Employees are the ones who translate institutional strategies into everyday practice. They adjust the lights, plan the exhibitions, engage with visitors, and make daily decisions that add up to long-term impact. When trained and empowered, they become agents of transformation, capable of generating new ideas and embedding values of care and responsibility into the very fabric of museum life.

 

This focus on people also resonates with the broader global agenda, including the United Nations Sustainable Development Goals, particularly SDG 13 (Climate Action). By investing in their teams, museums don’t just comply with regulations; they demonstrate leadership, foster innovation, and inspire confidence in the communities they serve.

In 2016, the Manchester Museum was the first cultural institution in the world to adopt the Carbon Literacy Project, a training initiative that helps individuals and organizations understand and reduce their carbon impact. Staff undergo certified training and join internal working groups dedicated to environmental action and social justice.

 

This approach ensures that responsibility for change doesn’t sit in a single department but is shared across the institution. By empowering staff, Manchester Museum has cultivated a culture where every role, from curator to front-of-house, contributes to a greener and fairer future.

At the Victoria & Albert Museum (V&A), professional development goes beyond traditional skills. The museum integrates training modules specifically focused on environmental and social responsibility, preparing staff to embed these principles into their everyday work.

 

This demonstrates how large cultural institutions can leverage their scale to create a workforce fluent in change-making practices, ensuring that the values reflected in exhibitions are mirrored in operations and staff culture. 

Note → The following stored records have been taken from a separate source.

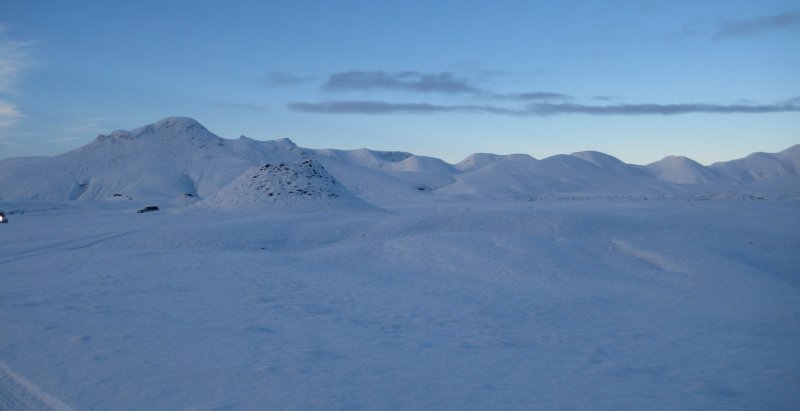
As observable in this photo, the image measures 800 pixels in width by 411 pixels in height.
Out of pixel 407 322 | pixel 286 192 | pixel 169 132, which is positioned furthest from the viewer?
pixel 169 132

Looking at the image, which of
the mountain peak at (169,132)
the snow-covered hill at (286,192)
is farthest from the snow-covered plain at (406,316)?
the mountain peak at (169,132)

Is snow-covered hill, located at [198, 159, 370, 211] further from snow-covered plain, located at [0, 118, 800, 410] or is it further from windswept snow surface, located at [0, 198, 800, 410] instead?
windswept snow surface, located at [0, 198, 800, 410]

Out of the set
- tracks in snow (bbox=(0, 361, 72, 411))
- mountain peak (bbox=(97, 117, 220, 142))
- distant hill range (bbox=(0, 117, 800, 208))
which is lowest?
tracks in snow (bbox=(0, 361, 72, 411))

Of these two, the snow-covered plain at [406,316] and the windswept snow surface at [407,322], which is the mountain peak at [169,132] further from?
the windswept snow surface at [407,322]

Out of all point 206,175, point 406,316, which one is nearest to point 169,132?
point 206,175

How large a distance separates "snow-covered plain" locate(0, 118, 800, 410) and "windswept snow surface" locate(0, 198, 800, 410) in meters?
0.05

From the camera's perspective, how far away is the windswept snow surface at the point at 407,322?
20.2ft

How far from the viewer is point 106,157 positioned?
124625 millimetres

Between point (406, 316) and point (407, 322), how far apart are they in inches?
17.5

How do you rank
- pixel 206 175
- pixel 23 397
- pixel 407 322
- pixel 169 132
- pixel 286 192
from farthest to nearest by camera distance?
1. pixel 169 132
2. pixel 206 175
3. pixel 286 192
4. pixel 407 322
5. pixel 23 397

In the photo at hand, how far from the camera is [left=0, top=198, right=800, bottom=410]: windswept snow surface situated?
242 inches

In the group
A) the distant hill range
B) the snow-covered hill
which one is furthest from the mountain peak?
the snow-covered hill

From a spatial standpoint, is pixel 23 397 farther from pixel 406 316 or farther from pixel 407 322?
pixel 406 316

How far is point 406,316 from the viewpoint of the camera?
9844 millimetres
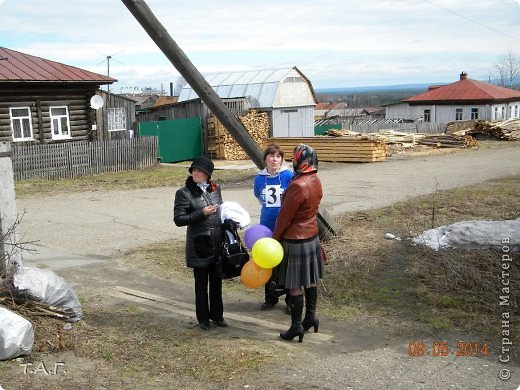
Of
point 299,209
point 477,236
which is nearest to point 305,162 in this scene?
point 299,209

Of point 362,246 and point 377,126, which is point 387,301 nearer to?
point 362,246

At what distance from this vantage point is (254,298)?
6.51m

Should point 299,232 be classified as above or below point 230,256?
above

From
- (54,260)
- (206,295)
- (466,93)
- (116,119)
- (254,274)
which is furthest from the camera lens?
(466,93)

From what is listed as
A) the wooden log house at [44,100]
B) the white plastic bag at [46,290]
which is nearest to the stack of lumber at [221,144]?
the wooden log house at [44,100]

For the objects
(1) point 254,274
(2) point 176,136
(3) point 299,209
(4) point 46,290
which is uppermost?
(2) point 176,136

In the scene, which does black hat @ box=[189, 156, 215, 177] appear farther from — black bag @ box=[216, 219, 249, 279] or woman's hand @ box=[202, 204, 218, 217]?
black bag @ box=[216, 219, 249, 279]

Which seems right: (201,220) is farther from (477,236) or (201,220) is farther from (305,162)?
(477,236)

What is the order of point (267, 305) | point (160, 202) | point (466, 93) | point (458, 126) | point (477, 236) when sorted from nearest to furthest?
point (267, 305)
point (477, 236)
point (160, 202)
point (458, 126)
point (466, 93)

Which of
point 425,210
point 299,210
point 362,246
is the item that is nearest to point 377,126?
point 425,210

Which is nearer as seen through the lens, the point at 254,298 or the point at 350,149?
the point at 254,298

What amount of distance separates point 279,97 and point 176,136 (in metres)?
6.83

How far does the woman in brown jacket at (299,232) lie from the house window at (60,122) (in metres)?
18.9

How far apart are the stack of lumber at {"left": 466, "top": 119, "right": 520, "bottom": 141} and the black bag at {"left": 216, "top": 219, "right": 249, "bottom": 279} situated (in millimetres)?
32363
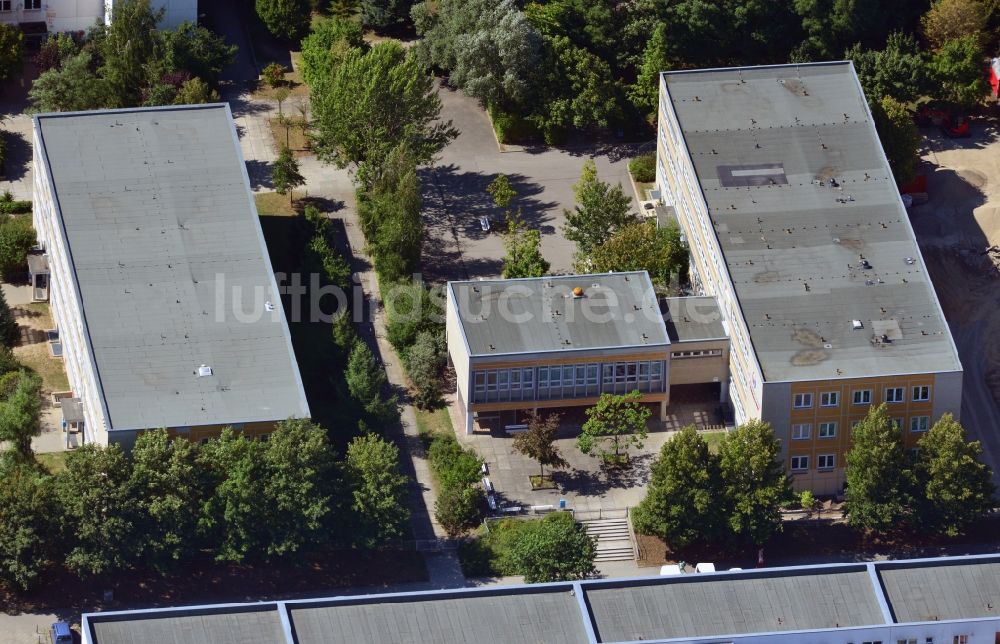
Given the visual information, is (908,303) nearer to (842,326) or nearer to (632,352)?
(842,326)

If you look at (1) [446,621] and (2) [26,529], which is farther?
(2) [26,529]

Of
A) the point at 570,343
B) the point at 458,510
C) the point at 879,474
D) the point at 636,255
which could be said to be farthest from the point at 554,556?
the point at 636,255

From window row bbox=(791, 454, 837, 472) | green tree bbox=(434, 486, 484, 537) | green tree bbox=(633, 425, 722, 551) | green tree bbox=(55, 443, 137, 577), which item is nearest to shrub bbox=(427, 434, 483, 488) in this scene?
green tree bbox=(434, 486, 484, 537)

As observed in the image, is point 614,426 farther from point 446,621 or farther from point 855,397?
point 446,621

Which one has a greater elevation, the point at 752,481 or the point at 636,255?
the point at 636,255

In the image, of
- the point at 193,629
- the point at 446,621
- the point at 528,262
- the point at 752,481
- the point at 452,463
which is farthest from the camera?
the point at 528,262

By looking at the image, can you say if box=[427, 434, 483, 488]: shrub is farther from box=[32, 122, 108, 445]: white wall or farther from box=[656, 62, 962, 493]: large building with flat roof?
box=[32, 122, 108, 445]: white wall

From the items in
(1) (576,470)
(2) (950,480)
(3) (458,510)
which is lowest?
(1) (576,470)
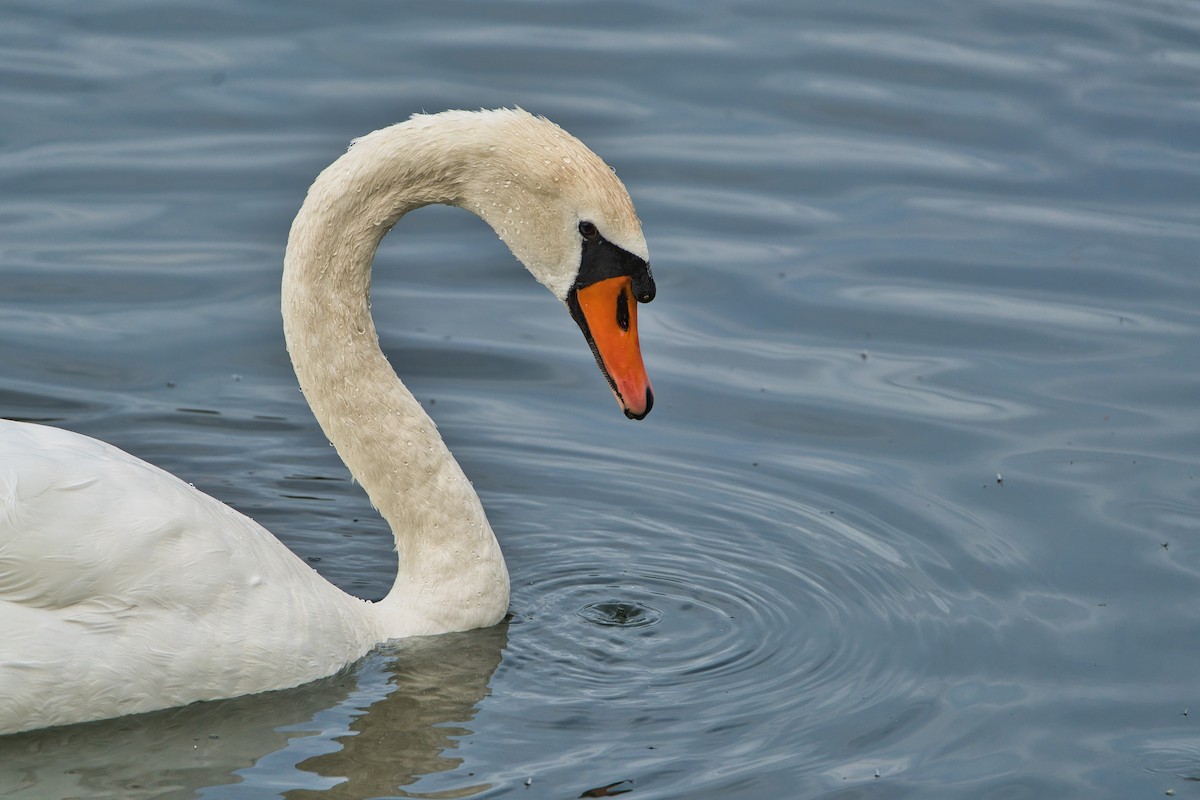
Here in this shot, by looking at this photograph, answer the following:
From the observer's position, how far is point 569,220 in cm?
691

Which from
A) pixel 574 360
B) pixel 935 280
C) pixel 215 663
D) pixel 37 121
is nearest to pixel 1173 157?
pixel 935 280

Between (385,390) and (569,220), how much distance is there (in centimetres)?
105

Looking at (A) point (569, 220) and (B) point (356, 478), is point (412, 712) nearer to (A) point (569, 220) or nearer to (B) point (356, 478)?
(B) point (356, 478)

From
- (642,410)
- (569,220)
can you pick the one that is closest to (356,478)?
(642,410)

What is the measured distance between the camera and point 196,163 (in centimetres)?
1222

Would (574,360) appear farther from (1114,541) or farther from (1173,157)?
(1173,157)

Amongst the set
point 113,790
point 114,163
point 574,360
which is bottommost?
point 113,790

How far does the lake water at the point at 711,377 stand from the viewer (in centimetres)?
643

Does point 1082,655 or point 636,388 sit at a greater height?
point 636,388

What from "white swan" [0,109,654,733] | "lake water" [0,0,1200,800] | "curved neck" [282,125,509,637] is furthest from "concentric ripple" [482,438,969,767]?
"white swan" [0,109,654,733]

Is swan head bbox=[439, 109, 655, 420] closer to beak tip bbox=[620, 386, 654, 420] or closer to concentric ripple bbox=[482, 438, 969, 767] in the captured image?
beak tip bbox=[620, 386, 654, 420]

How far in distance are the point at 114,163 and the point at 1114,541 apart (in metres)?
6.91

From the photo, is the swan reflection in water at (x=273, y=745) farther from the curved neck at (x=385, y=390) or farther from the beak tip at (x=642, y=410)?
the beak tip at (x=642, y=410)

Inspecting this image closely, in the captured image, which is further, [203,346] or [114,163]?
[114,163]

The Museu Nacional d’Art de Catalunya (MNAC) in Barcelona takes a simpler approach. Through its intranet, the museum shares “information capsules” — short, practical sustainability tips that help employees cut waste, save energy, and adopt more mindful habits in their daily work.

 

By breaking down complex ideas into accessible advice, MNAC shows that small, consistent actions can shift habits across an entire workforce, proving that cultural change can be nurtured one step at a time.

Museums have always been places of learning for the public. By investing in staff development, they extend that mission inward, creating teams that grow alongside the communities they serve. Training becomes not an add-on, but a way of ensuring that museums remain relevant, resilient, and deeply connected to society.